/i/Sözlük İçi

sözlük içi.
  1. 1.
    +3
    akıttım zehrimi üstün başın toprak, tanrı.
    gecenin hırsız vaktinde uyanmıştım yanımda sen, benden suç istedin ben senden af diledim. yalnızlığın da kuşkusuz güzel taraflarına dokunduk aynı yorgan altında. saatlerin bitmeyen tiktakları dakikaların hızlı kovalamalarından kaçıyordu..
    hani demiştin ya "keşke içine koysalar beni" diye o zaman anladım tanrının hatasını: tek bedende iki ruh bir kadın bir erkek, iki yalnız çocuk gözleri kocaman elleri yara bere..
    yaralandık, kirlendik, kirlettik, pişman olduk, mutlu olduk, yalnızlığın doyumsuzluğuna seninle beraber dokunduk..
    tadıma baktım parmakların ağzımda. ben ifadesiz zorlamalardan kaçtım sen ruhumu boğdun sularında tanrının.
    ve ayrılık vakti geldiğinde sonrasını düşünmediğim koyboluşlarda dokundu sesim kulaklarına..
    şimdi sen yoksun ya
    artık bende biraz daha fazlasın..
    yok olman dileğiyle..

    cism-i can'dan suların ötesine..
    ···
  2. 2.
    +1
    Dostum sen mi yazdın bunu?
    ···
    1. 1.
      0
      evet bro
      ···
    2. 2.
      +1
      Çok güzel lan tebrik ederim
      ···
  3. 3.
    +1
    iyi gelmişliğin bir aylık intihar bilançosu..

    tam bir ay yani otuz gün. otuz gece otuz sabah. zayıflıklarımızı ruh eşi sandık ve sandıktan çıkardık bir bir aşk çeyizlerimizi:

    -bak bu yara ilk aşkın hatırası..

    -tam şuramda hissettin mi, buda benim ilk acım..

________________________________________

» **İstenen görev 1**
Satırların en başından başla ve "[158,205,183,213]" geçen satırda dur; o satır da dahil, yalnızca bu satırları hiçbirini atlamadan yeniden yaz. Yanıtlardaki koordinatların her sayısına 63 ekle.
» **İstenen görev 2**
"Sözlük içi" başlıklı yazının kaldığı yerden devamını yaz.

________________________________________

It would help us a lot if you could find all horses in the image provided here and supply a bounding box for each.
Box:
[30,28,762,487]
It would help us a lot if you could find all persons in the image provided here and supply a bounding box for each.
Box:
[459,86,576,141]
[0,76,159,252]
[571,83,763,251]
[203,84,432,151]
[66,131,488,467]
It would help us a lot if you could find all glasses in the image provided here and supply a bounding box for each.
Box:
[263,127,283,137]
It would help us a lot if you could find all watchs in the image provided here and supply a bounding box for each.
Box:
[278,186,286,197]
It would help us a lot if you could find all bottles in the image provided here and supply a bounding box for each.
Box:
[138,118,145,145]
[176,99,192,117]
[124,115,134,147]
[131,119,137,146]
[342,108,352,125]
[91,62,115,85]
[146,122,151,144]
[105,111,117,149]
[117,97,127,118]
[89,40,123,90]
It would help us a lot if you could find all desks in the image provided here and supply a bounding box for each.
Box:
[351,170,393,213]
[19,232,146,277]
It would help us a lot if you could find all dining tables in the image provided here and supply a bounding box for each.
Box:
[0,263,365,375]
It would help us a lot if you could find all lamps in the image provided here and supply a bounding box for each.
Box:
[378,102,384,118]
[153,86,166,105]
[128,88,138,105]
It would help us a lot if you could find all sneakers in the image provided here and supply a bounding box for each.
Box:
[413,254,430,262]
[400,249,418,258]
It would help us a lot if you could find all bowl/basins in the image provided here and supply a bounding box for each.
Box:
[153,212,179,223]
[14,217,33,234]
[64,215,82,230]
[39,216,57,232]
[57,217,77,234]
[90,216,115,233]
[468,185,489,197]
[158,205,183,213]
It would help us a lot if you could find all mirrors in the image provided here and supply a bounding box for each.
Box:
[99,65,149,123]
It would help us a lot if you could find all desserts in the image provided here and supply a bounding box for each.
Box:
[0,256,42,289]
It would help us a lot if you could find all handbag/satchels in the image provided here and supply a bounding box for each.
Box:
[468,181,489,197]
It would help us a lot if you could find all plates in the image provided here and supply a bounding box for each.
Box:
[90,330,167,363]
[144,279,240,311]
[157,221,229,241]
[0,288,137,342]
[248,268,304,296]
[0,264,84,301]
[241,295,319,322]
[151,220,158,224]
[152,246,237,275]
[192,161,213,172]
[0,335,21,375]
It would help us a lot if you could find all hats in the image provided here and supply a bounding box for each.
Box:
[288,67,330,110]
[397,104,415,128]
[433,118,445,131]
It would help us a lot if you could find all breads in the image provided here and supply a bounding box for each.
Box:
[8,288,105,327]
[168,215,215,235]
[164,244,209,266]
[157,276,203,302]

________________________________________

» **Yanıt 1**
It would help us a lot if you could find all horses in the image provided here and supply a bounding box for each.
Box:
[93,91,825,550]
It would help us a lot if you could find all persons in the image provided here and supply a bounding box for each.
Box:
[522,149,639,204]
[63,139,222,315]
[634,146,826,314]
[266,147,495,214]
[129,194,551,530]
It would help us a lot if you could find all glasses in the image provided here and supply a bounding box for each.
Box:
[326,190,346,200]
It would help us a lot if you could find all watchs in the image provided here and supply a bounding box for each.
Box:
[341,249,349,260]
It would help us a lot if you could find all bottles in the image provided here and supply a bounding box for each.
Box:
[201,181,208,208]
[239,162,255,180]
[187,178,197,210]
[194,182,200,209]
[405,171,415,188]
[154,125,178,148]
[209,185,214,207]
[168,174,180,212]
[180,160,190,181]
[152,103,186,153]
It would help us a lot if you could find all desks in the image provided here and supply a bounding box for each.
Box:
[414,233,456,276]
[82,295,209,340]
It would help us a lot if you could find all dining tables in the image provided here and supply a bounding box for each.
Box:
[63,326,428,438]
It would help us a lot if you could find all lamps in the image provided here and supply a bounding box for each.
Box:
[441,165,447,181]
[216,149,229,168]
[191,151,201,168]
It would help us a lot if you could find all sneakers in the image provided here and supply a bounding box for each.
Box:
[476,317,493,325]
[463,312,481,321]
It would help us a lot if you could find all bowl/basins in the image provided here and supply a bounding box for each.
Box:
[216,275,242,286]
[77,280,96,297]
[127,278,145,293]
[102,279,120,295]
[120,280,140,297]
[153,279,178,296]
[531,248,552,260]
[221,268,246,276]

» **Yanıt 2**
    çevreye verdiğimiz rahatsızlıktan ötürü sen içten içe utandın ben iyiden iyiye çocuklaştım. basit bir tadilattı ruhumuza bir morfin, bir ağrı kesici. eros kaçak çalıştırıldı gece resepsiyonda..
    her gün yeniden başladık, her gece yeniden bitirdik. içimizden ne geldiyse söyledik ne istediysek yaptık. saftık. onca rezilliğin içinde biz saftık. yanlış zamanın asi çocuklarıyız sen ve ben. bir daha hiç birleşemeyecek ama birbirinden hiç ayrılamayacak olan.
    zor olanı yaptık yanlış olanı bulduk. doğrunun zor olmadığını öğrendim korkuyla elinden tuttuğumda
    ben seni uykulu gözlerle gülüşünü bekledim tren yolunda, sen beni uykusuz gözlerle tuttun yanında..
    ne ekgib kaldı ne her şey tamamlandı.
    kendimi gözlerinin aynasında görmedim hiç insan baksa aynaya ruhunu görür mü? bak gördün mü yine şizofreniye bağladım..
    reddedilen evlat kadar yalnız kalıcaz artık.
    ressam ölür tablo yarım kalır
    şair ölür şiir yarım kalır
    kimse ölmeden yarım kalanların hesabını kime vericez. para üstü olarak daha kaç günah işleyecez.

    hem hoşgeldin hem hoşçakal
    hem git artık hem yanımda kal..
    ···
  4. 4.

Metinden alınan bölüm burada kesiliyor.